| PROBLEM |
All entries must be transcribed exactly, down to the last character.

| Excerpts from a dataset |
-------------------------

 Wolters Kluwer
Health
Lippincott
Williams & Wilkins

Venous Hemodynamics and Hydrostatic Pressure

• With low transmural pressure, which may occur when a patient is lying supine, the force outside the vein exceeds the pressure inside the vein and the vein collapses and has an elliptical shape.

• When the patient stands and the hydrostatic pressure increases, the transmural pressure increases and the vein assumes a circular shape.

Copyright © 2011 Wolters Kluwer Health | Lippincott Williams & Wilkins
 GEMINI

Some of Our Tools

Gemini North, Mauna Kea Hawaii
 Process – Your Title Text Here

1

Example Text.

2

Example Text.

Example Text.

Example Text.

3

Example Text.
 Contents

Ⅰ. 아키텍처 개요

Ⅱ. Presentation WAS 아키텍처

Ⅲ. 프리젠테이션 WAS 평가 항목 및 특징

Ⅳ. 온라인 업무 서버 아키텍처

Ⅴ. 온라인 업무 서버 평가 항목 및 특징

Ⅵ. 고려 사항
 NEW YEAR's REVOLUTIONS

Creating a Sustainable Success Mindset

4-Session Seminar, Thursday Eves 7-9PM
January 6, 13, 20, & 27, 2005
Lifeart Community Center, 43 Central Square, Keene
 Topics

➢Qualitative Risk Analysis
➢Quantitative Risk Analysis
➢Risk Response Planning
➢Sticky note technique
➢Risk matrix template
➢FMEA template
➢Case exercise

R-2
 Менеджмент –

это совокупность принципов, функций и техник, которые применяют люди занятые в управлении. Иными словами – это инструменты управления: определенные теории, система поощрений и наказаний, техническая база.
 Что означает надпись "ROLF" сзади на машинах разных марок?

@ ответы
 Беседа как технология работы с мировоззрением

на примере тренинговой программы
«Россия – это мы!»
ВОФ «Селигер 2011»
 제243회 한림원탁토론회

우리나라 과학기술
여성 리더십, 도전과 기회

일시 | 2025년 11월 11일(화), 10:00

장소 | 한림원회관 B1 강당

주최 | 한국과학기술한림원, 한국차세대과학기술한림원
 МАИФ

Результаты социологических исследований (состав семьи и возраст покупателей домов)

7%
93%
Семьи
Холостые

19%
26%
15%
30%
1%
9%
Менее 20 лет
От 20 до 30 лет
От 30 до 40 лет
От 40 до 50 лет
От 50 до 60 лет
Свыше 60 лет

-------------------------

| THE ANSWER |
 Wolters Kluwer
Health
Lippincott
Williams & Wilkins

Venous Hemodynamics and Hydrostatic Pressure

• With low transmural pressure, which may occur when a patient is lying supine, the force outside the vein exceeds the pressure inside the vein and the vein collapses and has an elliptical shape.

• When the patient stands and the hydrostatic pressure increases, the transmural pressure increases and the vein assumes a circular shape.

Copyright © 2011 Wolters Kluwer Health | Lippincott Williams & Wilkins
 GEMINI

Some of Our Tools

Gemini North, Mauna Kea Hawaii
 Process – Your Title Text Here

1

Example Text.

2

Example Text.

Example Text.

Example Text.

3

Example Text.
 Contents

Ⅰ. 아키텍처 개요

Ⅱ. Presentation WAS 아키텍처

Ⅲ. 프리젠테이션 WAS 평가 항목 및 특징

Ⅳ. 온라인 업무 서버 아키텍처

Ⅴ. 온라인 업무 서버 평가 항목 및 특징

Ⅵ. 고려 사항
 NEW YEAR's REVOLUTIONS

Creating a Sustainable Success Mindset

4-Session Seminar, Thursday Eves 7-9PM
January 6, 13, 20, & 27, 2005
Lifeart Community Center, 43 Central Square, Keene
 Topics

➢Qualitative Risk Analysis
➢Quantitative Risk Analysis
➢Risk Response Planning
➢Sticky note technique
➢Risk matrix template
➢FMEA template
➢Case exercise

R-2
 Менеджмент –

это совокупность принципов, функций и техник, которые применяют люди занятые в управлении. Иными словами – это инструменты управления: определенные теории, система поощрений и наказаний, техническая база.
 Что означает надпись "ROLF" сзади на машинах разных марок?

@ ответы
 Беседа как технология работы с мировоззрением

на примере тренинговой программы
«Россия – это мы!»
ВОФ «Селигер 2011»
 제243회 한림원탁토론회

우리나라 과학기술
여성 리더십, 도전과 기회

일시 | 2025년 11월 11일(화), 10:00

장소 | 한림원회관 B1 강당

주최 | 한국과학기술한림원, 한국차세대과학기술한림원
 МАИФ

Результаты социологических исследований (состав семьи и возраст покупателей домов)

7%
93%
Семьи
Холостые

19%
26%
15%
30%
1%
9%
Менее 20 лет
От 20 до 30 лет
От 30 до 40 лет
От 40 до 50 лет
От 50 до 60 лет
Свыше 60 лет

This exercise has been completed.